(EXERCISE OBJECTIVE): Write out the material below exactly, beginning at the line that contains "What is the physical" and ending with its last line, both ends included; write nothing else.

(DATA LINES):
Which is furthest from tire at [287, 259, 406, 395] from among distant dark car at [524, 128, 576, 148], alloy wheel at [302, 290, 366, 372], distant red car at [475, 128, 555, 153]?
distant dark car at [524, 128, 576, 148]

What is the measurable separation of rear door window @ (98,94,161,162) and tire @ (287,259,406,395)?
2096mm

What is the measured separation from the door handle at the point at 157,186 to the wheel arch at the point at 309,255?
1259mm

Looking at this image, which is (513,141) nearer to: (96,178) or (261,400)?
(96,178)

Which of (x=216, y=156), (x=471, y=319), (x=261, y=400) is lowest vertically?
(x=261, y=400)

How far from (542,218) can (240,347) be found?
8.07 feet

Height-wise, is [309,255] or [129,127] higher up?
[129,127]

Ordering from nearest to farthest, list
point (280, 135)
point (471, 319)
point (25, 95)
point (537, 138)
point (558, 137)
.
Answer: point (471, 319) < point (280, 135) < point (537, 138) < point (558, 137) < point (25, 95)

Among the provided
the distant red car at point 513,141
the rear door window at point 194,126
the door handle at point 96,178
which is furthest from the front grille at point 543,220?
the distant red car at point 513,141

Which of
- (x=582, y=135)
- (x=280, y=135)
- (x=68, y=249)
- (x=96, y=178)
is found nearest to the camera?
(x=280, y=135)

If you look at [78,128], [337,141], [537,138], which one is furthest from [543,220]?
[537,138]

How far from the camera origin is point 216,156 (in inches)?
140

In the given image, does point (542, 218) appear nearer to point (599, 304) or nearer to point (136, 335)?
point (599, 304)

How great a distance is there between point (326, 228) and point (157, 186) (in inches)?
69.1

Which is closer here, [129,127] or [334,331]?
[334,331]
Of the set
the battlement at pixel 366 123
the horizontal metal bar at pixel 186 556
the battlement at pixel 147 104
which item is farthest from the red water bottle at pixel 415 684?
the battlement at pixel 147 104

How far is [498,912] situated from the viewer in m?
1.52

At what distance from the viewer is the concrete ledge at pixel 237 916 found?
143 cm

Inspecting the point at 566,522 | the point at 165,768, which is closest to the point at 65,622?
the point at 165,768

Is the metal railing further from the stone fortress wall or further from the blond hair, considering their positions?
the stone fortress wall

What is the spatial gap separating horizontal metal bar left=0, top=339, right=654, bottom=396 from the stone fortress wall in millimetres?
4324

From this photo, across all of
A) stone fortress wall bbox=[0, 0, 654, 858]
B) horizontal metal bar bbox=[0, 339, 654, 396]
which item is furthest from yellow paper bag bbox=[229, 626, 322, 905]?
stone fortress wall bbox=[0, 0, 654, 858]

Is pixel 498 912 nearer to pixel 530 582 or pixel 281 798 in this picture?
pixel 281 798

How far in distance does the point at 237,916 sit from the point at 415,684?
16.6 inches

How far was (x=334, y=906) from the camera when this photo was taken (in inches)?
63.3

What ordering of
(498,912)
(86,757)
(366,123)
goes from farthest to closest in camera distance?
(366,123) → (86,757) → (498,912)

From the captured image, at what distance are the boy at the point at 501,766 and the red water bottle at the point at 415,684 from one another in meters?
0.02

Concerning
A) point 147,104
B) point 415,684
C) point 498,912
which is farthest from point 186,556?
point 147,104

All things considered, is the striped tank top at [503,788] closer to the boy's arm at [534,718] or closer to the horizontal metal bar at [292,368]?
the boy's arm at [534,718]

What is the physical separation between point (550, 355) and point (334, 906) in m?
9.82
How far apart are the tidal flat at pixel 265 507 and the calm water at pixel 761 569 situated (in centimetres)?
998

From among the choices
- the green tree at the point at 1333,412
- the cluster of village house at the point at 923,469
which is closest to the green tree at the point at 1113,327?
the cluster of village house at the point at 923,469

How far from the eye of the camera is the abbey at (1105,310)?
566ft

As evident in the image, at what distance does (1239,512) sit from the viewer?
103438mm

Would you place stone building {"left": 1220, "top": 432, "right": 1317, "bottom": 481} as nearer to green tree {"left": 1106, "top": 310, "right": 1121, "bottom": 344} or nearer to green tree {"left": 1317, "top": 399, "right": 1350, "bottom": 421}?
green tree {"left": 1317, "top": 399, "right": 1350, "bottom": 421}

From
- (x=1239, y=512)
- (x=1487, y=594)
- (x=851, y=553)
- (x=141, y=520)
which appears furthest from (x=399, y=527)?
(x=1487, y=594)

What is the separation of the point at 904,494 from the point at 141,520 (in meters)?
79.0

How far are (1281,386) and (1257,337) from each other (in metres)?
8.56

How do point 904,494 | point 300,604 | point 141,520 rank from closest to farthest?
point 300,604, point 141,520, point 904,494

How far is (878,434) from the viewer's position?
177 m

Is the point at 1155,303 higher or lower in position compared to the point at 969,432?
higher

(EXERCISE ANSWER):
What is the physical separation between point (550, 355) and point (334, 906) in m?
9.82
How far apart are the tidal flat at pixel 265 507 and the calm water at pixel 761 569 situated (in centimetres)?
998

From among the choices
- the green tree at the point at 1333,412
- the cluster of village house at the point at 923,469
which is closest to the green tree at the point at 1113,327?
the cluster of village house at the point at 923,469

How far from the eye of the camera is the abbey at (1105,310)?
566ft

As evident in the image, at what distance does (1239,512) sit from the viewer?
103438mm

Would you place stone building {"left": 1220, "top": 432, "right": 1317, "bottom": 481} as nearer to green tree {"left": 1106, "top": 310, "right": 1121, "bottom": 344} or nearer to green tree {"left": 1317, "top": 399, "right": 1350, "bottom": 421}?
green tree {"left": 1317, "top": 399, "right": 1350, "bottom": 421}

From
- (x=1239, y=512)
- (x=1487, y=594)
- (x=851, y=553)
- (x=141, y=520)
which appears furthest from (x=399, y=527)?
(x=1487, y=594)

What is the separation of the point at 904,494 from the point at 141,520 (in meters)?
79.0

How far are (1281,386) and (1257,337) from each other (in metres)?
8.56

How do point 904,494 | point 300,604 | point 141,520 rank from closest to farthest?
point 300,604, point 141,520, point 904,494

How far is (878,434) from the viewer's position?
177 m

Is the point at 1155,303 higher or lower in position compared to the point at 969,432?
higher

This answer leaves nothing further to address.